Show Abstract | Download Original | Original Source | Check in Google Scholar | DOI: 10.18860/cauchy.v10i1.32418

Abstract

Pneumonia is a type of infectious and contagious respiratory disease that causes death in toddlers. According to the Indonesian Ministry of Health (2024), the coverage of pneumonia among toddlers in 2023 was 36.95% with a total of 416,435 cases.

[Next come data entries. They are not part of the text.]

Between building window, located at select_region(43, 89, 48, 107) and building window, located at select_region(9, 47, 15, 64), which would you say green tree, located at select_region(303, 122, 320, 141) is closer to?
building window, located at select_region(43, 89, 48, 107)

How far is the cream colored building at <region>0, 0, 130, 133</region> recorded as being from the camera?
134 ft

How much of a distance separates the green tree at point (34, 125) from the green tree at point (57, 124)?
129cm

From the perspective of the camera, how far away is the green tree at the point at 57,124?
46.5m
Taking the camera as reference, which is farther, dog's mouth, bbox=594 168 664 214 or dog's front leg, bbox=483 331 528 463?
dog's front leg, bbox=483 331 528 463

This study aims to model and classify the pneumonia status of toddlers in Indonesia using the Multivariate Adaptive Regression Splines (MARS) method and several machine learning methods, such as logistic regression, K-NN, random forest, and SVM. This study uses secondary data from the Survei Kesehatan Indonesia in 2023 and the Profil Kesehatan Indonesia in 2023, including variables such as the percentage of toddlers health service coverage, low birth weight babies, population density, percentage of malnutrition in toddlers, prevalence of smoking in the population aged ≥10 years in the last 1 month, percentage of toddlers who are exclusively breastfed, and percentage of toddlers who have incomplete basic immunization. The best model obtained using the MARS method is with BF = 14, MI = 2, and MO = 3. This model produces a GCV value of 0.122 and R-Square of 82.9%, which shows good prediction performance. The classification results show that the MARS method is superior to the logistic regression, K-NN, random forest, and SVM methods with an accuracy rate of 97.06%.